## READING TEXT
==============================

Q: I see that the online Merriam-Webster has caved to the misuse of “peruse,” which is now apparently an antonym to itself. It means, or so the dictionary says, to examine or read “in a very careful way” (the traditional usage) as well as “in an informal or relaxed way.” Are linguists creating a new type of word?

A: Often a simple question calls for a complicated answer, and this is one of them.

Linguists and lexicographers don’t create new meanings for words. They merely catalog what they perceive as shifts in common usage—shifts that naturally occur as a language develops.

As for the verb “peruse,” it’s been used to mean “both careful and cursory reading” since the 16th century, according to the Oxford English Dictionary.

Take a look at a post about “peruse” that we wrote in 2006 and later updated to reflect recent dictionary definitions. As you can see, the usage you object to is well established.

It’s unfortunate that a language commentator in the early 1900s took a dislike to the word’s “cursory” sense, and that other usage guides unthinkingly followed.

==============================

## STATED GOAL A
In the passage on "peruse," since what century has the verb been used to mean both careful and cursory reading?
## STATED GOAL B
Print everything in the passage on "peruse" from "Take a look" down to "guides unthinkingly followed.".

## SUPPLIED DATA
==============================

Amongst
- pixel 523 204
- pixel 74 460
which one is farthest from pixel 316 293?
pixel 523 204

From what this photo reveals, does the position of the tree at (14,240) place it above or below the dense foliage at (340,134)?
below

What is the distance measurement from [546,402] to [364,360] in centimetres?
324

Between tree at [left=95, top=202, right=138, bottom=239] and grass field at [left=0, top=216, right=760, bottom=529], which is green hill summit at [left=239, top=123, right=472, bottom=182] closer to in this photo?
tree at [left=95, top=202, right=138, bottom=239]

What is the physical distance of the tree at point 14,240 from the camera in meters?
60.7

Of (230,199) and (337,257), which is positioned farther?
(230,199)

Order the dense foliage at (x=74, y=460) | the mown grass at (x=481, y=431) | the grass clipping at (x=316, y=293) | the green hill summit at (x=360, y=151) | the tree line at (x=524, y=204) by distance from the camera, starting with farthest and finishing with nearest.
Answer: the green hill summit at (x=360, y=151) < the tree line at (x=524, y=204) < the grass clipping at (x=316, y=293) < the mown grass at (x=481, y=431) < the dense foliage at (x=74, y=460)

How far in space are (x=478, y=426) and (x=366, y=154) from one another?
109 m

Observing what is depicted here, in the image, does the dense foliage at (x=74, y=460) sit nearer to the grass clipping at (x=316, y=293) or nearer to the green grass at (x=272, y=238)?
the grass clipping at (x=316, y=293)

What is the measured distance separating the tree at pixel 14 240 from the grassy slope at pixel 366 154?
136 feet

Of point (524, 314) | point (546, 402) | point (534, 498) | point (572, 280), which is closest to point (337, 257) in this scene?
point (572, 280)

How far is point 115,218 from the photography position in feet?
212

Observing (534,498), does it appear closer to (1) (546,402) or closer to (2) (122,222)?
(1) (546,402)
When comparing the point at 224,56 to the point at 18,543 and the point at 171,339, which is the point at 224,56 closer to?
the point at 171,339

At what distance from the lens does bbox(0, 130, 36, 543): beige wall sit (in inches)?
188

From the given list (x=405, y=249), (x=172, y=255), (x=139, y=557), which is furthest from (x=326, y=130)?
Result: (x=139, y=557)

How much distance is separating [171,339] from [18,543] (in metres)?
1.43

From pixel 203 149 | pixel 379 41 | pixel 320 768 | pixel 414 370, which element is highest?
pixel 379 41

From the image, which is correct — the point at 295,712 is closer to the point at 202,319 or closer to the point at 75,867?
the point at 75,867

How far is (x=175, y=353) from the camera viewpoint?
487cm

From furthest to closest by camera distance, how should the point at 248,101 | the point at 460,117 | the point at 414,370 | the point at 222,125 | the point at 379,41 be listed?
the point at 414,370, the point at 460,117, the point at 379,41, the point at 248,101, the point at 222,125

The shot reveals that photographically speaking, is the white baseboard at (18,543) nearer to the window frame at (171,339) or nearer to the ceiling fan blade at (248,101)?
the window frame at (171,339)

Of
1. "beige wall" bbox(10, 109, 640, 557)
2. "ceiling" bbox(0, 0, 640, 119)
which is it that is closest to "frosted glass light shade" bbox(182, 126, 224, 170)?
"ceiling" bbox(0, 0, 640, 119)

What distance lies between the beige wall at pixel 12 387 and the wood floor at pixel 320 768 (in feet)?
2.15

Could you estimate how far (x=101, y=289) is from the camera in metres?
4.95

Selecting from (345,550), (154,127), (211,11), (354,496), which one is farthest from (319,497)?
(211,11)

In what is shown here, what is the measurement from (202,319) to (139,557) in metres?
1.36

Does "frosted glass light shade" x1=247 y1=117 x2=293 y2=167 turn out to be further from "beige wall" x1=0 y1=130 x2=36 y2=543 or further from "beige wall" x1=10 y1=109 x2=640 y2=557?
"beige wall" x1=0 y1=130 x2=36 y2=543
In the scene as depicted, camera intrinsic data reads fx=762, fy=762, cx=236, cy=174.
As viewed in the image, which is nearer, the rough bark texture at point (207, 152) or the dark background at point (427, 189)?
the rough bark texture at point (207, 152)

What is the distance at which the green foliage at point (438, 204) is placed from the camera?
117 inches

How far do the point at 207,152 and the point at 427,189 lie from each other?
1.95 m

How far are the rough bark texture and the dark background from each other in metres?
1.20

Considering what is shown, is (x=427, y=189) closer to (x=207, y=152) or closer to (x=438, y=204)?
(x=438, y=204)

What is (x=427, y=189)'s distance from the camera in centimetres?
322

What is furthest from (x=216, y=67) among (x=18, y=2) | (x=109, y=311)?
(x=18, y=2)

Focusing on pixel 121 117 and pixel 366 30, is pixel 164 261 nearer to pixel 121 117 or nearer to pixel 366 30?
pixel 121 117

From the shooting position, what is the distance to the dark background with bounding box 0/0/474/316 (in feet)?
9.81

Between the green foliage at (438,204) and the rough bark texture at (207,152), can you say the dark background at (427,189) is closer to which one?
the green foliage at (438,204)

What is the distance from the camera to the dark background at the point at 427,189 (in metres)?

==============================

## RIGHT ANSWER A
Since the 16th century.

## RIGHT ANSWER B
Take a look at a post about “peruse” that we wrote in 2006 and later updated to reflect recent dictionary definitions. As you can see, the usage you object to is well established.

It’s unfortunate that a language commentator in the early 1900s took a dislike to the word’s “cursory” sense, and that other usage guides unthinkingly followed.